___ Entries supplied

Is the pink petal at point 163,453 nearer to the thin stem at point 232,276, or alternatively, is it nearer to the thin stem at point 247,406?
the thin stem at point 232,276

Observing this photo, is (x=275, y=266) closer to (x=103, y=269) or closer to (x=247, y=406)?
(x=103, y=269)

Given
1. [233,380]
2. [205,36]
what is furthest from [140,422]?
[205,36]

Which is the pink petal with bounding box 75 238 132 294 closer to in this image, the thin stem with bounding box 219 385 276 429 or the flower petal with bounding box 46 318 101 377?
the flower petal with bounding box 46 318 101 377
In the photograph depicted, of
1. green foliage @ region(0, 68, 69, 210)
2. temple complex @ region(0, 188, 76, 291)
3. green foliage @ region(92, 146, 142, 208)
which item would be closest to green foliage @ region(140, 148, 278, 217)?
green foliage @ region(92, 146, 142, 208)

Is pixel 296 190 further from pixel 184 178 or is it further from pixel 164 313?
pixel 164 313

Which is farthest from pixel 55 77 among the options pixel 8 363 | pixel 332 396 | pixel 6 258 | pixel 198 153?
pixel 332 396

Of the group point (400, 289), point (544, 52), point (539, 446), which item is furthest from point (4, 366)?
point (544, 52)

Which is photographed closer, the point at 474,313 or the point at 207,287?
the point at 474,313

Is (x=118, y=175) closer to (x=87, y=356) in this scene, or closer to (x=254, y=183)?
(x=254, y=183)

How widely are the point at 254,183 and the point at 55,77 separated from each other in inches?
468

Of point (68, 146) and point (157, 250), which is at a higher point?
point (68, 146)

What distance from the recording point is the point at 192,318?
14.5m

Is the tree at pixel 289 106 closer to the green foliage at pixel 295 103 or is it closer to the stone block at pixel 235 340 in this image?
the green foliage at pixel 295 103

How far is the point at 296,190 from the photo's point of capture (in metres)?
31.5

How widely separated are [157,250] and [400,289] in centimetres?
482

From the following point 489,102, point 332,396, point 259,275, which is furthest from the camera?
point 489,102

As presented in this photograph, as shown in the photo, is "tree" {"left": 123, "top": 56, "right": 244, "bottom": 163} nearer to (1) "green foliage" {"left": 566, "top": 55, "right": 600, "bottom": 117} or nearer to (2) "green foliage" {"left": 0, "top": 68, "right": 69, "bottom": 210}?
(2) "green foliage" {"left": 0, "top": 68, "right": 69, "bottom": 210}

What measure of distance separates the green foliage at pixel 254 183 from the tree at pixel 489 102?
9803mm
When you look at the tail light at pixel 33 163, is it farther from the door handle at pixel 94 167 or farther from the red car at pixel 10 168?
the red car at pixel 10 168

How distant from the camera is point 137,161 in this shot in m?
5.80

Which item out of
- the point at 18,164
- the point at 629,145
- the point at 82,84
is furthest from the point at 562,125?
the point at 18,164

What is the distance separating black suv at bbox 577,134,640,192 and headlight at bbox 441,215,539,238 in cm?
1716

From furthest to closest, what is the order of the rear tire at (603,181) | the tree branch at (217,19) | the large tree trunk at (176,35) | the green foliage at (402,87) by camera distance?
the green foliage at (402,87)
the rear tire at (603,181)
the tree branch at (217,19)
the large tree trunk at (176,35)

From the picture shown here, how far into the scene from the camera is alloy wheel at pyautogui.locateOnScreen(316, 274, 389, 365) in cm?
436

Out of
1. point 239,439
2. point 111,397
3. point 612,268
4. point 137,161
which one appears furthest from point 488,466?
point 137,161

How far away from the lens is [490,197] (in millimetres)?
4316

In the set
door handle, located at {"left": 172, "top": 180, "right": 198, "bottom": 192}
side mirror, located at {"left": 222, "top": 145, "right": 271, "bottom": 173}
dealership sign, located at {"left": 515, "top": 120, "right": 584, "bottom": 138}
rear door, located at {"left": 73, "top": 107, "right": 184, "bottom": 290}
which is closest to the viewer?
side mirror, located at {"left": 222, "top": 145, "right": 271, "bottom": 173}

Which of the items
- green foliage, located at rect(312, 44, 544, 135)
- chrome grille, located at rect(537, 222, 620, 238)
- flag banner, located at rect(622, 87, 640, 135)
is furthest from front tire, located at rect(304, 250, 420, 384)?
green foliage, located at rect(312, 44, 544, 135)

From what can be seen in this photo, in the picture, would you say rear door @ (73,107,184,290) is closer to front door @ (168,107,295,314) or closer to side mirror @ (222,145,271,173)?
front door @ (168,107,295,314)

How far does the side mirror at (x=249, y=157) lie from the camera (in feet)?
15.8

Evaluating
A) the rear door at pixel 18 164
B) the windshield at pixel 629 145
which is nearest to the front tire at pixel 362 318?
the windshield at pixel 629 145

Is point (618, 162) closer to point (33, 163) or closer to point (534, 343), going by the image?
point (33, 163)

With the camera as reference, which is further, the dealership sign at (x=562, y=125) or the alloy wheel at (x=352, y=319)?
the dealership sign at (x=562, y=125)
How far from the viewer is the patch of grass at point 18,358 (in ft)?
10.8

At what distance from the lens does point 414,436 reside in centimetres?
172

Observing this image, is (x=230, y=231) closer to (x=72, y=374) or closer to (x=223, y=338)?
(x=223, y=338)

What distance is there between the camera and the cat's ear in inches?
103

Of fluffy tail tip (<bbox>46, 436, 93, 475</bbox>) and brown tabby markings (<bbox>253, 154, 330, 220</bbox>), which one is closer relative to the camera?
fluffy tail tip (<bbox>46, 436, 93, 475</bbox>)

______

Short task.
Print the material once more, exactly.

Solution to this exercise.
Is the pink petal at point 163,453 nearer to the thin stem at point 232,276, or alternatively, is it nearer to the thin stem at point 247,406?
the thin stem at point 232,276

Observing this photo, is (x=275, y=266) closer to (x=103, y=269) or closer to (x=247, y=406)?
(x=103, y=269)

Given
1. [233,380]
2. [205,36]
what is furthest from [140,422]?
[205,36]

Which is the pink petal with bounding box 75 238 132 294 closer to in this image, the thin stem with bounding box 219 385 276 429 or the flower petal with bounding box 46 318 101 377?
the flower petal with bounding box 46 318 101 377
In the photograph depicted, of
1. green foliage @ region(0, 68, 69, 210)
2. temple complex @ region(0, 188, 76, 291)
3. green foliage @ region(92, 146, 142, 208)
which item would be closest to green foliage @ region(140, 148, 278, 217)?
green foliage @ region(92, 146, 142, 208)

Is pixel 296 190 further from pixel 184 178 or is it further from pixel 164 313?
pixel 164 313

Which is farthest from pixel 55 77 among the options pixel 8 363 | pixel 332 396 | pixel 6 258 | pixel 198 153?
pixel 332 396

Of the group point (400, 289), point (544, 52), point (539, 446), which item is furthest from point (4, 366)?
point (544, 52)

Which is photographed closer, the point at 474,313 or the point at 207,287?
the point at 474,313

Is (x=118, y=175) closer to (x=87, y=356) in this scene, or closer to (x=254, y=183)?
(x=254, y=183)

How widely are the point at 254,183 and the point at 55,77 separated from each other in inches?
468

Of point (68, 146) and point (157, 250), which is at a higher point?
point (68, 146)

What distance from the recording point is the point at 192,318?
14.5m

Is the tree at pixel 289 106 closer to the green foliage at pixel 295 103 or is it closer to the stone block at pixel 235 340 in this image?
the green foliage at pixel 295 103

How far is the point at 296,190 from the photo's point of capture (in metres)?
31.5

How widely separated are [157,250] and [400,289] in centimetres?
482

From the following point 489,102, point 332,396, point 259,275, which is furthest from the camera?
point 489,102

As presented in this photograph, as shown in the photo, is "tree" {"left": 123, "top": 56, "right": 244, "bottom": 163} nearer to (1) "green foliage" {"left": 566, "top": 55, "right": 600, "bottom": 117} or nearer to (2) "green foliage" {"left": 0, "top": 68, "right": 69, "bottom": 210}?
(2) "green foliage" {"left": 0, "top": 68, "right": 69, "bottom": 210}

What measure of distance separates the green foliage at pixel 254 183 from the tree at pixel 489 102?
9803mm
When you look at the tail light at pixel 33 163, is it farther from the door handle at pixel 94 167 or farther from the red car at pixel 10 168?
the red car at pixel 10 168

How distant from the camera is point 137,161 in this shot in m?
5.80

Which item out of
- the point at 18,164
- the point at 629,145
- the point at 82,84
is furthest from the point at 562,125?
the point at 18,164

What is the distance separating black suv at bbox 577,134,640,192 and headlight at bbox 441,215,539,238 in cm?
1716

From furthest to closest, what is the order of the rear tire at (603,181) | the tree branch at (217,19) | the large tree trunk at (176,35) | the green foliage at (402,87) by camera distance?
the green foliage at (402,87)
the rear tire at (603,181)
the tree branch at (217,19)
the large tree trunk at (176,35)

From the picture shown here, how far into the scene from the camera is alloy wheel at pyautogui.locateOnScreen(316, 274, 389, 365) in cm?
436

Out of
1. point 239,439
2. point 111,397
3. point 612,268
4. point 137,161
which one appears furthest from point 488,466?
point 137,161

How far away from the lens is [490,197] (in millimetres)?
4316

In the set
door handle, located at {"left": 172, "top": 180, "right": 198, "bottom": 192}
side mirror, located at {"left": 222, "top": 145, "right": 271, "bottom": 173}
dealership sign, located at {"left": 515, "top": 120, "right": 584, "bottom": 138}
rear door, located at {"left": 73, "top": 107, "right": 184, "bottom": 290}
which is closest to the viewer?
side mirror, located at {"left": 222, "top": 145, "right": 271, "bottom": 173}

Which of the items
- green foliage, located at rect(312, 44, 544, 135)
- chrome grille, located at rect(537, 222, 620, 238)
- flag banner, located at rect(622, 87, 640, 135)
is furthest from front tire, located at rect(304, 250, 420, 384)?
green foliage, located at rect(312, 44, 544, 135)

From what can be seen in this photo, in the picture, would you say rear door @ (73,107,184,290) is closer to front door @ (168,107,295,314) or closer to side mirror @ (222,145,271,173)?
front door @ (168,107,295,314)

How far does the side mirror at (x=249, y=157) lie from the camera (in feet)?
15.8

Evaluating
A) the rear door at pixel 18 164
B) the windshield at pixel 629 145
which is nearest to the front tire at pixel 362 318?
the windshield at pixel 629 145

Is point (618, 162) closer to point (33, 163) or closer to point (534, 343), going by the image?
point (33, 163)

With the camera as reference, which is further, the dealership sign at (x=562, y=125) or the alloy wheel at (x=352, y=319)?
the dealership sign at (x=562, y=125)
How far from the viewer is the patch of grass at point 18,358 (in ft)?
10.8

At what distance from the lens does point 414,436 reside in centimetres?
172

Observing this image, is (x=230, y=231) closer to (x=72, y=374) or closer to (x=223, y=338)?
(x=223, y=338)

What distance is there between the camera and the cat's ear in inches?
103

Of fluffy tail tip (<bbox>46, 436, 93, 475</bbox>) and brown tabby markings (<bbox>253, 154, 330, 220</bbox>), which one is closer relative to the camera?
fluffy tail tip (<bbox>46, 436, 93, 475</bbox>)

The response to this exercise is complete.